Jennifer Gersten, 16, from New York City, played the opening of Sergei Prokofiev’s Second Violin Concerto, Op. 63 with a cool slender tone that fit Prokofiev’s sliding modulations perfectly. Fast dramatic passages alternated with slower introspective moments, all of which Miss Gersten handled deftly.
The second half of the concert featured the Guilford Symphony Orchestra (both orchestras are composed exclusively of Eastern Music Festival students) under the direction of Chelsea Tipton in a spectacular pair of orchestral fireworks, George Gershwin’s Cuban Overture and Nicolai Rimski-Korsakov’s Capriccio espagnol. Directed by Maestro Tipton in clear and powerful gestures, the Cuban Overture is the result of a vacation Gershwin had taken in Havana in 1932. Quoting the entertaining program notes of EMF annotator, William Trotter, “It is…one of [Gershwin’s] most complex and sophisticated compositions, exciting and extravagant in its use of a wide variety of Caribbean rhythms and exotic percussion effects.” Great trumpet, percussion and woodwind playing made this performance memorable.
And heaping even more flash and excitement on an already fiery evening, Maestro Tipton led his young charges through an almost perfect performance of the Rimski-Korsakov warhorse. It was brilliant in all sections and the many soloists within the orchestra played brilliantly, especially the principal clarinet and horn. The concertmaster also had delightful solos, some of which were hard to hear because he turned his violin away from the audience. The performance merited the shouting and stamping the audience poured out.

Given records ->
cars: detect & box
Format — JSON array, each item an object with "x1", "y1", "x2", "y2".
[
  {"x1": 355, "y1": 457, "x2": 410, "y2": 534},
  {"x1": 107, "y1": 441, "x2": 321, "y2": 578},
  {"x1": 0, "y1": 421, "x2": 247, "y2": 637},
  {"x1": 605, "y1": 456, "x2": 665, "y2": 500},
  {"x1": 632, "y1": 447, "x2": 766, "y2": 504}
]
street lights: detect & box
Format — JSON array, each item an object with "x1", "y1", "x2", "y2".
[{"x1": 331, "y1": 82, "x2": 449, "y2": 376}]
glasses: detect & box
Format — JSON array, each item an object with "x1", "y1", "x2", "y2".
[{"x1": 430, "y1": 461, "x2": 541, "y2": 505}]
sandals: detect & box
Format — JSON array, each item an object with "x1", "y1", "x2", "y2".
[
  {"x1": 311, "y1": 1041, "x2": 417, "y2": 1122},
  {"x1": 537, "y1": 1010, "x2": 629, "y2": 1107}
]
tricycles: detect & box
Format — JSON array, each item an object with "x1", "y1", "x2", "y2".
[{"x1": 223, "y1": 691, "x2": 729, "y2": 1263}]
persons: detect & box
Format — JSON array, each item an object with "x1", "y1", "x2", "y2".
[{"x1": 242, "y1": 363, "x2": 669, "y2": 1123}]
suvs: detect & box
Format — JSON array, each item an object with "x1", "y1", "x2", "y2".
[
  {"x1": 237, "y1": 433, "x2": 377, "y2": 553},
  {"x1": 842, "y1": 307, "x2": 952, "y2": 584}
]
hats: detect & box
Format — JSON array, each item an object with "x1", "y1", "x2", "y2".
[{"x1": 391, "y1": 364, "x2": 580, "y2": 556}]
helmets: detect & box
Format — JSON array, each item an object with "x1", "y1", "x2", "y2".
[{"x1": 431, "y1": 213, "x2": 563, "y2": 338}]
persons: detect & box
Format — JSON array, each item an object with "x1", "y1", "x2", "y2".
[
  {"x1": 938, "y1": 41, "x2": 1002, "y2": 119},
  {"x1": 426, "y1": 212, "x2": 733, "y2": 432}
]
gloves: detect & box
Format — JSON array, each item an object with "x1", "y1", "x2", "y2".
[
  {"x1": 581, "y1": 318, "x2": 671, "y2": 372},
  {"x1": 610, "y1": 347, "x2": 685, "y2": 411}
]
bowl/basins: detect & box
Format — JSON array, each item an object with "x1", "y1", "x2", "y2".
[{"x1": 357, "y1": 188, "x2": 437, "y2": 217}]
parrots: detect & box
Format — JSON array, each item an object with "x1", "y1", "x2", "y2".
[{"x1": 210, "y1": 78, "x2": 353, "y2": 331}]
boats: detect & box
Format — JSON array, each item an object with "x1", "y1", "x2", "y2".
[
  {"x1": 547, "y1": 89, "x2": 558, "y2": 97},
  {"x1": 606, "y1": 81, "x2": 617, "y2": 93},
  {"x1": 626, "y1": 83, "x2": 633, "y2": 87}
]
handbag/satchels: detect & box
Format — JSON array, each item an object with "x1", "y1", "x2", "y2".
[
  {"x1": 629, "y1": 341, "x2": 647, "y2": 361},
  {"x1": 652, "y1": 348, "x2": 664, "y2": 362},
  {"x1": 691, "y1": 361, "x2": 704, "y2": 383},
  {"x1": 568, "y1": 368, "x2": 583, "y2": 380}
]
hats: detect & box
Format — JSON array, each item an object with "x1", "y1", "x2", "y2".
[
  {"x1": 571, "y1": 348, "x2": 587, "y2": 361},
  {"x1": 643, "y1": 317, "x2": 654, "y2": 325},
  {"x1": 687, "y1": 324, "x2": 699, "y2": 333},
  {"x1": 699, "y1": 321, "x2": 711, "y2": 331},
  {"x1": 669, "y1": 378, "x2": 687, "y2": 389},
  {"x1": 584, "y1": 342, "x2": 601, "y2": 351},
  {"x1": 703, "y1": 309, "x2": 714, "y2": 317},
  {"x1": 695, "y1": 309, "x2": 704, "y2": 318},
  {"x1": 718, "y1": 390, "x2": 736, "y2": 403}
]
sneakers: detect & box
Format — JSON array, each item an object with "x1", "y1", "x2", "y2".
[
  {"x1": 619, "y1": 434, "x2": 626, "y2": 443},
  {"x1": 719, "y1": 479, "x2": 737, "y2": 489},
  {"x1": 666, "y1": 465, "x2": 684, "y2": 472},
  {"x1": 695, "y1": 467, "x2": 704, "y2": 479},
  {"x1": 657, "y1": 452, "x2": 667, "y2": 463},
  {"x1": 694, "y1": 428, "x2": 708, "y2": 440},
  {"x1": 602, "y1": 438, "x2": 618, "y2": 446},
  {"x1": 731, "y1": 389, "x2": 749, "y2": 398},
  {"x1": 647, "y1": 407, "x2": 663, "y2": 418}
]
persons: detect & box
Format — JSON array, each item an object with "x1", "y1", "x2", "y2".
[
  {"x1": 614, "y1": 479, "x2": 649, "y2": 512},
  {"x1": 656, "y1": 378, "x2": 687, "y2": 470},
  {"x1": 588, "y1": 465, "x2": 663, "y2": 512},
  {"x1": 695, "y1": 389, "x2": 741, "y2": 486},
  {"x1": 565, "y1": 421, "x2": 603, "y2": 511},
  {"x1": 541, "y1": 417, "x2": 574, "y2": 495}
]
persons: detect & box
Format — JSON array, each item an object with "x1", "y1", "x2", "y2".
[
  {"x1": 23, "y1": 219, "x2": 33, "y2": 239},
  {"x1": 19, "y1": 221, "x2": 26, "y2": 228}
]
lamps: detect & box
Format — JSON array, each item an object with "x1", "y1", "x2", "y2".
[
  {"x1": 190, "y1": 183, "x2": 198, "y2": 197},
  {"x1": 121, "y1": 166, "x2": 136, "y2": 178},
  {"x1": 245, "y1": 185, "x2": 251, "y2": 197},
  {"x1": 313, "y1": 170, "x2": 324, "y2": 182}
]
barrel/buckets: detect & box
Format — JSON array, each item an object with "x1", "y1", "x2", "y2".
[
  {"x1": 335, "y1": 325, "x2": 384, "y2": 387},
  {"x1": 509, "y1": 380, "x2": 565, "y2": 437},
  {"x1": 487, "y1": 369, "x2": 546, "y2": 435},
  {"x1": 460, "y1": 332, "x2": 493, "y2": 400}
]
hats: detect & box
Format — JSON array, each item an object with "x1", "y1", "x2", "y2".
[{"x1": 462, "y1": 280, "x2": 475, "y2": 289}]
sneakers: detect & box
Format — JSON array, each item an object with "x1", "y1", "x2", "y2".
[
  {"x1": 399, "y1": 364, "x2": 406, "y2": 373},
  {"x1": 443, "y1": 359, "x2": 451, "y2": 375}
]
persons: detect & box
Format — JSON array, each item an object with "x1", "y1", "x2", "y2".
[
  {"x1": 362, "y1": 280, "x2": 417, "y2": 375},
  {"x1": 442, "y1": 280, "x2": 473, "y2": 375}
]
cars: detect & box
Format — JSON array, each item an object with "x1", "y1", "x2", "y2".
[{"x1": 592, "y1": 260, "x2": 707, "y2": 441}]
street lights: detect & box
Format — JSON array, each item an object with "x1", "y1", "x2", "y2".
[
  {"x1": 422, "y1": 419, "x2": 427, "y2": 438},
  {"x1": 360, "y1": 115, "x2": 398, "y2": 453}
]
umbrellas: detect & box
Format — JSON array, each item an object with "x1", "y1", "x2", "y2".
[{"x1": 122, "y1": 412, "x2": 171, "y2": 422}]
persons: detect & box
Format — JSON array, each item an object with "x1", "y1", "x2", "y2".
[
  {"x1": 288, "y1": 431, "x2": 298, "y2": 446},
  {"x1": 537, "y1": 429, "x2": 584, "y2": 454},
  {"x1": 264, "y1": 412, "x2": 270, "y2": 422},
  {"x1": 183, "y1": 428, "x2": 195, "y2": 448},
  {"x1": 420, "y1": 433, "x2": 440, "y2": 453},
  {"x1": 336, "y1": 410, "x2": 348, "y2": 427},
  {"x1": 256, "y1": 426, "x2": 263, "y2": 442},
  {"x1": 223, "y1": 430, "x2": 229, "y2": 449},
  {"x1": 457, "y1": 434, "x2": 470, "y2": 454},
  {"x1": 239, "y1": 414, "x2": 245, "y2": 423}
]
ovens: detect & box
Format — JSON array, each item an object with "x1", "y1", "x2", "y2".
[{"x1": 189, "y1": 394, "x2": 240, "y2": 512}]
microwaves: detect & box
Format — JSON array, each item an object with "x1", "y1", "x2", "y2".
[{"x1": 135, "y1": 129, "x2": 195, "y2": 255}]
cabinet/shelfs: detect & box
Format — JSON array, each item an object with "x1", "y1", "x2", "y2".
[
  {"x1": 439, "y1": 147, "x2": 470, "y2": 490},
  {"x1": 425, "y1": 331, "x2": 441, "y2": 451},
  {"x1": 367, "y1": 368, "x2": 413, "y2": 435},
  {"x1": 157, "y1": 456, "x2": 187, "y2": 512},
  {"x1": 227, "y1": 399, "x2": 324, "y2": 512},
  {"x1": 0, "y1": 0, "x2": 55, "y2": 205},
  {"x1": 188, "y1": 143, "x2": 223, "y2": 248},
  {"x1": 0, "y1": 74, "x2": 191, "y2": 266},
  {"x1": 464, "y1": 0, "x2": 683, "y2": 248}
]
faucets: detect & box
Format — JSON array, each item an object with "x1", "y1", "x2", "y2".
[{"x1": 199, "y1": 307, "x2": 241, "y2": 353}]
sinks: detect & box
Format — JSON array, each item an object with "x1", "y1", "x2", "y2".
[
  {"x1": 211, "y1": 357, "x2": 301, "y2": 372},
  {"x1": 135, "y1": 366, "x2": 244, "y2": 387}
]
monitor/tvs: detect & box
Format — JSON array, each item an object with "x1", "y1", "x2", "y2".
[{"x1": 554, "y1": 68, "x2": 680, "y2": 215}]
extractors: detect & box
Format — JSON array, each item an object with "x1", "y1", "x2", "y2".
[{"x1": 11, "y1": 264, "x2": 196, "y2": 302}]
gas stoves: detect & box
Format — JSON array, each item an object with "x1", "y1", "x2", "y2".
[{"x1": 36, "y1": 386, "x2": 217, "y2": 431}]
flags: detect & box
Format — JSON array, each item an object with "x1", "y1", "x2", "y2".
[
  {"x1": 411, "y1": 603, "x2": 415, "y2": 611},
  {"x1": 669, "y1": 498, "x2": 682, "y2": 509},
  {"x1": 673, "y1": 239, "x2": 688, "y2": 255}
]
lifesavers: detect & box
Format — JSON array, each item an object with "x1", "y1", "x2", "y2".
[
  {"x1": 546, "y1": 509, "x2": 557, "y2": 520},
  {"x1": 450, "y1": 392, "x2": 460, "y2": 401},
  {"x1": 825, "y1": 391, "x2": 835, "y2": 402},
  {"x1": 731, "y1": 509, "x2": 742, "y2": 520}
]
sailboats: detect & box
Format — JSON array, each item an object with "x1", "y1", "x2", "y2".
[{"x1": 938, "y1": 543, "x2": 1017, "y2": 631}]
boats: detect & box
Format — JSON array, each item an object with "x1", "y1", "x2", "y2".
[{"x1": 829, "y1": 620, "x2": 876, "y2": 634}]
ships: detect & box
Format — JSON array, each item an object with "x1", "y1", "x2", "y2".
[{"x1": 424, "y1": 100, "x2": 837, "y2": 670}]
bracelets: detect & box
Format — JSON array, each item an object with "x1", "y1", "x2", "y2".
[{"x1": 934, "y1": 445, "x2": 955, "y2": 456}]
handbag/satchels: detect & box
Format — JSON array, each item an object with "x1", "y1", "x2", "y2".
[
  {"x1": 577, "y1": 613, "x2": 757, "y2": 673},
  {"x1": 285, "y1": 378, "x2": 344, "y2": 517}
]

Directions ->
a) Please condense the paragraph of the concert review that begins "The second half of the concert" into a short bulleted list that keeps its main facts.
b) In the concert review, which two orchestral soloists are singled out in the Rimski-Korsakov performance?
The records were taken from a different source than the text.

Results ->
a)
- The second half featured the Guilford Symphony Orchestra, conducted by Chelsea Tipton.
- Both orchestras are made up entirely of Eastern Music Festival students.
- The program was Gershwin's Cuban Overture and Rimski-Korsakov's Capriccio espagnol.
- Tipton conducted with clear and powerful gestures.
- The Cuban Overture came out of a vacation Gershwin took in Havana in 1932.
- EMF annotator William Trotter's program notes call it one of Gershwin's most complex and sophisticated works, with a wide variety of Caribbean rhythms and exotic percussion effects.
- Strong trumpet, percussion and woodwind playing made the performance memorable.

b) The principal clarinet and the principal horn.